Schwache Konjunkturdaten und ein enttäuschender Auftakt der US-Berichtssaison haben die Anleihekurse gestützt und die Renditen gedrückt. In Deutschland sank der Auftragseingang in der Industrie im Februar den sechsten Monat in Folge, was Investoren als Anzeichen für eine weitere Verschlechterung der Konjunktur werteten.

HB FRANKFURT. Außerdem enttäuschte der US-Aluminiumkonzern Alcoa mit seinem Ergebnis. Zehnjährige Bundesanleihen rentierten zwei Basispunkte niedriger bei 3,19 Prozent. Bei 122,37 Prozent lag der Terminkontrakt Bund-Future 23 Basispunkte im Plus.
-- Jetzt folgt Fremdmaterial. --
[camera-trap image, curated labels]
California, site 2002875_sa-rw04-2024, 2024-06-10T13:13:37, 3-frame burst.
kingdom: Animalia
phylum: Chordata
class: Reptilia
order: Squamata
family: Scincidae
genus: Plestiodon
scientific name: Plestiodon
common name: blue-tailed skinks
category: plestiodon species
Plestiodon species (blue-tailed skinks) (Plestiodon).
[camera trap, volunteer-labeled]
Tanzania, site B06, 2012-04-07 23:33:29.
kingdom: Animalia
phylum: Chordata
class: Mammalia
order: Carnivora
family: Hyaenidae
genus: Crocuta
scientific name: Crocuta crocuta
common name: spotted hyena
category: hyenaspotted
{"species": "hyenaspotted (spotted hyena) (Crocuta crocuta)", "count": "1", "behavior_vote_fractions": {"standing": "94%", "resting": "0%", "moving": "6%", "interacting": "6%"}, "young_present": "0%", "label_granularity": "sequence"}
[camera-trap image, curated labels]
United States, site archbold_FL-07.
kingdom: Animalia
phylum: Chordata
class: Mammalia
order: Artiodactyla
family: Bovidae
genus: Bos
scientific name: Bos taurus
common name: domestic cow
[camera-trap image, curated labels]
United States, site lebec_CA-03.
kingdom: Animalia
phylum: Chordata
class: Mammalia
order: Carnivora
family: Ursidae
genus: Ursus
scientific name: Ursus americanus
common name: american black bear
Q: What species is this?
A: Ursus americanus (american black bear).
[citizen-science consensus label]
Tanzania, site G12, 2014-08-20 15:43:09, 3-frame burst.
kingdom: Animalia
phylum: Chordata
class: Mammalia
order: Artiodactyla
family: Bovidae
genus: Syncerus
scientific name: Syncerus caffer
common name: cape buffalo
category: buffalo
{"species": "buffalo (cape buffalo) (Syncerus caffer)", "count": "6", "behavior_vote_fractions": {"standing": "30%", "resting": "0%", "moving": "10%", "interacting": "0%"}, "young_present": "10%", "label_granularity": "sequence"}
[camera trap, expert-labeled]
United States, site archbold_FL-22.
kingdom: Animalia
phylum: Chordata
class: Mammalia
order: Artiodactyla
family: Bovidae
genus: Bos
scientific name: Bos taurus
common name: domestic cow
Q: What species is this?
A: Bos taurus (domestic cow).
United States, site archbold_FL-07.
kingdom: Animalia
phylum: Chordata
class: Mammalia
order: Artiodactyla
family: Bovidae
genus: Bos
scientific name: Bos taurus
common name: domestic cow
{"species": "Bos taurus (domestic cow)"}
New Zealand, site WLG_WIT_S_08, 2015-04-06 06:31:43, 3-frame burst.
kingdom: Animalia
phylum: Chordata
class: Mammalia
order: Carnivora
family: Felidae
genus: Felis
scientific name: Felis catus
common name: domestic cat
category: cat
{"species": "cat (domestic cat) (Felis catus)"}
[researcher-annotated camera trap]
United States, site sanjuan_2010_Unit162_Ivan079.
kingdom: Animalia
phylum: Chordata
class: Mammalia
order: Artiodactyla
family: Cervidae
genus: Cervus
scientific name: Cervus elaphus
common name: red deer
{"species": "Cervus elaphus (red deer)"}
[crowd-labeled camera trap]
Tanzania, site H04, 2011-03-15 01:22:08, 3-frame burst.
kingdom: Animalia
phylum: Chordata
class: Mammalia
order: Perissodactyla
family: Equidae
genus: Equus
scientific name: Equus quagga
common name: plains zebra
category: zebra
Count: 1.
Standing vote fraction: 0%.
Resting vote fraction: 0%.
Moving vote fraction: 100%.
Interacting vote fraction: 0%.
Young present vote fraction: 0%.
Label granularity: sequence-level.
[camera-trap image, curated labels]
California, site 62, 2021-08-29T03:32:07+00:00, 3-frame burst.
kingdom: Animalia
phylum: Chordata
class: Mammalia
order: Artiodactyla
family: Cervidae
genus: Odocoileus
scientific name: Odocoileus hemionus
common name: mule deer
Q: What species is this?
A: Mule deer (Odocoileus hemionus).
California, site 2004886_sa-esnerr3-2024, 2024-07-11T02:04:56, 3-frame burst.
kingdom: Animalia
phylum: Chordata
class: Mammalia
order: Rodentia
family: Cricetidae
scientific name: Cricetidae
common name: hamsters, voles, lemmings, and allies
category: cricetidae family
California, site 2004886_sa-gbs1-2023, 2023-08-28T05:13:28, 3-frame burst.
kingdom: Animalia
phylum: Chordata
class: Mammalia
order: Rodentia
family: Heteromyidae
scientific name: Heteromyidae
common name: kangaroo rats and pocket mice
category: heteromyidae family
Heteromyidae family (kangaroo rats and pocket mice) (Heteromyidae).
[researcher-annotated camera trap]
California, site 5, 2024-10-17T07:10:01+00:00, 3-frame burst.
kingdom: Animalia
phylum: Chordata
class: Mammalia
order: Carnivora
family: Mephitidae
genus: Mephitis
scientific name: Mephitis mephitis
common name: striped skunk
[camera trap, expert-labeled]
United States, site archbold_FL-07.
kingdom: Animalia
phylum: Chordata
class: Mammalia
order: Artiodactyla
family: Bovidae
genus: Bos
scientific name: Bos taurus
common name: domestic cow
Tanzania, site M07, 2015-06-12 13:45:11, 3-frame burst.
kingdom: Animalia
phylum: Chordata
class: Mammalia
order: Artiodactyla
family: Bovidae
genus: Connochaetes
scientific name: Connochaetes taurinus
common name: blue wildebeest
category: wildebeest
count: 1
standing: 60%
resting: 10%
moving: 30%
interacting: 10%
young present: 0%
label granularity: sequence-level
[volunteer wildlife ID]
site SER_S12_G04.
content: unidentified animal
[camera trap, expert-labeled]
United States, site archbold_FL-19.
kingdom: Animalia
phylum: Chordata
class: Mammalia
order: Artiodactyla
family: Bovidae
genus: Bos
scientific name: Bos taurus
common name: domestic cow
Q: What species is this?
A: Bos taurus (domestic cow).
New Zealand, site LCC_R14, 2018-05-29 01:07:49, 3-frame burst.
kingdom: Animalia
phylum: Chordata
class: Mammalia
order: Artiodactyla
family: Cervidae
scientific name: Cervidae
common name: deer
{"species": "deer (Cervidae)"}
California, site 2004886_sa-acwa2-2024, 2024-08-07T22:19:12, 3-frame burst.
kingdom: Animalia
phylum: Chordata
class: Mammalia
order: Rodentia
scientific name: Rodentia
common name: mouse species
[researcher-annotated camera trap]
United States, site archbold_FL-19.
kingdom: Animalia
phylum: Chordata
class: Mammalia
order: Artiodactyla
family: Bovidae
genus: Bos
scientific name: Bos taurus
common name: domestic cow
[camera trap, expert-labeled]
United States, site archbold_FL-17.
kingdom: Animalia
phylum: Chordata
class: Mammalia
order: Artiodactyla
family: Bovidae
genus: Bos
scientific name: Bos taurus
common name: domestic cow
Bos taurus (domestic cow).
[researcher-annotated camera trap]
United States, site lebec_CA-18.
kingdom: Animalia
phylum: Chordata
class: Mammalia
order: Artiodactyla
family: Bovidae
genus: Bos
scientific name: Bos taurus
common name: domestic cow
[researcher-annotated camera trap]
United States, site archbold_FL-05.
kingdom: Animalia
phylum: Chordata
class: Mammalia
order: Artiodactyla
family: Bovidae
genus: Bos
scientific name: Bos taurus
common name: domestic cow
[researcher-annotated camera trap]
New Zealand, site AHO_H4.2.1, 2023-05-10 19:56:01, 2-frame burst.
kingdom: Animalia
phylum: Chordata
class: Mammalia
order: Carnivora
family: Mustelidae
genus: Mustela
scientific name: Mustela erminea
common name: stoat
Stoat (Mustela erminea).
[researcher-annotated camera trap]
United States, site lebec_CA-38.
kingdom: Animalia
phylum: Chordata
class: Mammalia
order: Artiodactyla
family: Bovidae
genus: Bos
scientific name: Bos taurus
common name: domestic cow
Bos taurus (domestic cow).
Die Rendite zehnjähriger US-Treasuries sank fünf Basispunkte auf 2,85 Prozent.

Gegen den Trend in Europa weitete sich der Renditeaufschlag irischer Anleihen gegenüber deutschen Papieren aus. Grund war die Herabstufung mehrerer irischer Banken durch die Ratingagentur Moody's. Zehnjährige irische Bonds boten eine Rendite von 2,13 Prozentpunkten über deutschen Anleihen, neun Basispunkte mehr als am Dienstag.

Am Primärmarkt begab Großbritannien eine inflationsgeschützte Anleihe mit Fälligkeit 2032, das Volumen lag bei 1,1 Mrd. Pfund. Aus Portugal kam ein dreijähriges Papier über eine Mrd. Euro. Für den Abend hatten die USA eine Emission dreijähriger Treasuries im Rekordvolumen von 35 Mrd. Dollar angekündigt.